Bernanke speech at Jackson Hole

As expected, Fed chair Ben Bernanke didn't introduce any new proposals during his speech in Jackson Hole.  Real time economics provides highlights of his speech.  Will the Fed introduce QE3 at some later date as some economists, such as Nouriel Roubini have suggested?  Bernanke has emphasized that the his primary criteria that would lead him to implement another round of QE is fears of deflation (as was the case in late 2008 prior to QE1 and in 2011 prior to QE2).  Given that most measures of inflation are close to the Fed's target, QE3 is unlikely any time soon.  While some have criticized Bernanke, claiming that his policies will lead to high inflation, he continues to express the goal of keeping inflation at about 2% over time (a goal he first proposed in the 1990s).  In fact, some economists have suggested that he raise his target for inflation to 4%; an idea rejected by Bernanke (so he gets criticized for possibly contributing to high inflation and for keeping it too low).  Greg Mankiw provides a defense of Ben Bernanke.  As he expressed today, Ben Bernanke recognizes the limits of monetary policy, that the Fed cannot ensure economic growth on its own, particularly sustained economic growth over time.  At the same time, it plays a critical role in dealing with extreme financial distress or preventing deflation.

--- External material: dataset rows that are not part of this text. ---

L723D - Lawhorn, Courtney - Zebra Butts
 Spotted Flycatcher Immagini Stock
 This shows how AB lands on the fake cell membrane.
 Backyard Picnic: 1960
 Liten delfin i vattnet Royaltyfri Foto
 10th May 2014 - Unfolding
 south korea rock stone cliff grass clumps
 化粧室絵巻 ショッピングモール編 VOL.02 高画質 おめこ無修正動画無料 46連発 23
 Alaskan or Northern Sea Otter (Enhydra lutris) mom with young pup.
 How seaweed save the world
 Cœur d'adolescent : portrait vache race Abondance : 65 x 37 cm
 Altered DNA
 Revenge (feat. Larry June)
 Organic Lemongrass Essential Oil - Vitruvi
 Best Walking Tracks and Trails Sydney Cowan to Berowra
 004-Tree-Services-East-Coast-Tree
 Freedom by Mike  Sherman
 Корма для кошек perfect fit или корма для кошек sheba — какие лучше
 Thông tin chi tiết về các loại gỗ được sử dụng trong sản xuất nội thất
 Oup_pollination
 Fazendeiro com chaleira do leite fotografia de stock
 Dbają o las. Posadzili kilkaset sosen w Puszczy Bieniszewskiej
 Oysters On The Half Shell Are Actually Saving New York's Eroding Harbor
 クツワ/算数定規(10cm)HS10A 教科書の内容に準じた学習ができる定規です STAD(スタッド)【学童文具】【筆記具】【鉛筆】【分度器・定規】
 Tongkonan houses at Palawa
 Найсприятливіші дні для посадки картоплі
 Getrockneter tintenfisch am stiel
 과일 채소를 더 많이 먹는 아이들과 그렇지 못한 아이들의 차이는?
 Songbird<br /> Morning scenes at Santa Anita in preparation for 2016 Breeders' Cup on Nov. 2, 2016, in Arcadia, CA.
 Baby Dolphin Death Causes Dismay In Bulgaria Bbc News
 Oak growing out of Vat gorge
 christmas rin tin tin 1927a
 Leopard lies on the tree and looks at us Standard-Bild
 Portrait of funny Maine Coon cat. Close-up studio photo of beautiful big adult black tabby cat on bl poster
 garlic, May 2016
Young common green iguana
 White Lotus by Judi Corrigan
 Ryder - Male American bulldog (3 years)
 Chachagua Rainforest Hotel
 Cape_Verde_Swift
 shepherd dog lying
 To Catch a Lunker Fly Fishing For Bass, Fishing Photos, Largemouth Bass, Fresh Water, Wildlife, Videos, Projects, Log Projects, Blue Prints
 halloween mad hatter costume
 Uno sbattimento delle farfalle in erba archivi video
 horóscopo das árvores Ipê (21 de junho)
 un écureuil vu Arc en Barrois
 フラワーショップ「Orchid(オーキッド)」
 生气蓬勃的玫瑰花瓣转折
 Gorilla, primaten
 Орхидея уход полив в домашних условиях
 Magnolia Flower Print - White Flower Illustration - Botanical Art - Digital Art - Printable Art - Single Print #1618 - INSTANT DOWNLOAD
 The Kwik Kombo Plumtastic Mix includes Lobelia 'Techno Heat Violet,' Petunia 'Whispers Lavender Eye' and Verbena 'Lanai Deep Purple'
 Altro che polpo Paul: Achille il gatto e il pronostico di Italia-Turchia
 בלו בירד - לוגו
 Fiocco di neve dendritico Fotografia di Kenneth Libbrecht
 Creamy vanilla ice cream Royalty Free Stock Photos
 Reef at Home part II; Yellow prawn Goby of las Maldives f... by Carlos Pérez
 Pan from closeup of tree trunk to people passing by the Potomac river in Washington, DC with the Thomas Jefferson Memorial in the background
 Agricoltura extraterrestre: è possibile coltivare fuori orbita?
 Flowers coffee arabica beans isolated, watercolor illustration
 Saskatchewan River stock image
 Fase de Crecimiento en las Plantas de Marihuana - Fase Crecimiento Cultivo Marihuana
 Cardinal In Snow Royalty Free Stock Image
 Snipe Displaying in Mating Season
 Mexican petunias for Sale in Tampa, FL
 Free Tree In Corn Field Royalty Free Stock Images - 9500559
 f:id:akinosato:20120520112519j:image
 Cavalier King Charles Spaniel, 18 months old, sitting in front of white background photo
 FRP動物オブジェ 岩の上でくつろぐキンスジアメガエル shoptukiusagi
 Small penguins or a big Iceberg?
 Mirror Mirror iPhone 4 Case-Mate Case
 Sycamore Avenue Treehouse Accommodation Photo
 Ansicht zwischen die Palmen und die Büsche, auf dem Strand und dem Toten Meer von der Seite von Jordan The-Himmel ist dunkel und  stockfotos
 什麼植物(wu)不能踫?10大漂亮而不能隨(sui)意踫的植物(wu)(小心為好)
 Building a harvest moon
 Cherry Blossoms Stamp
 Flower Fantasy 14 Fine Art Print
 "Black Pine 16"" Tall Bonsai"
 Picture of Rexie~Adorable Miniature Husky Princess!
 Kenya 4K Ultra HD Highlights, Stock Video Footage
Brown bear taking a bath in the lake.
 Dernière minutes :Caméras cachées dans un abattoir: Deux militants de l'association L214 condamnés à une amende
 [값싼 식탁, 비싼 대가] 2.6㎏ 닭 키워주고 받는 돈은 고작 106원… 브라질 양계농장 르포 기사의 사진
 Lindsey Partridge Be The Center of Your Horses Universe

What about previous rounds of QE?  Most economists strongly supported the first round of QE, which followed the approach suggested by Milton Friedman when an economy experiences a financial crisis.  It accomplished its goal of stabilizing the financial system and preventing deflation (returning the economy back to normal would have been nice, but was not an expected outcome of the first round of QE).  QE2 was more controversial.  Virtually all of the new reserves introduced by the Fed remained in banks rather than circulating in the economy.  Banks used it to build up excess reserves; the Fed's $600 billion in purchases of treasuries was accompanied by a little more than a $600 billion increase in excess reserves (see change in excess reserves from November to June).  Thus, new money is not flooding the economy, meaning fears of very high inflation are unfounded (unless the Fed allows the reserves to flood the economy at some point in the future).  However, when short-term interest rates are so low, many investors or speculators take on more risk in search of higher returns, leading to potential bubbles in some assets.  Thus, though low interest rates are desirable in trying to stimulate economic growth, there are risks to such a policy if kept in place for too long.

There's been no more difficult time to implement monetary policy than today, given the after effects of the financial crisis, sovereign debt crises, ongoing economic weakness, etc.  In addition, the heated political environment poses an additional challenge to being chair of the Fed, particularly if he has any interest in visiting Texas!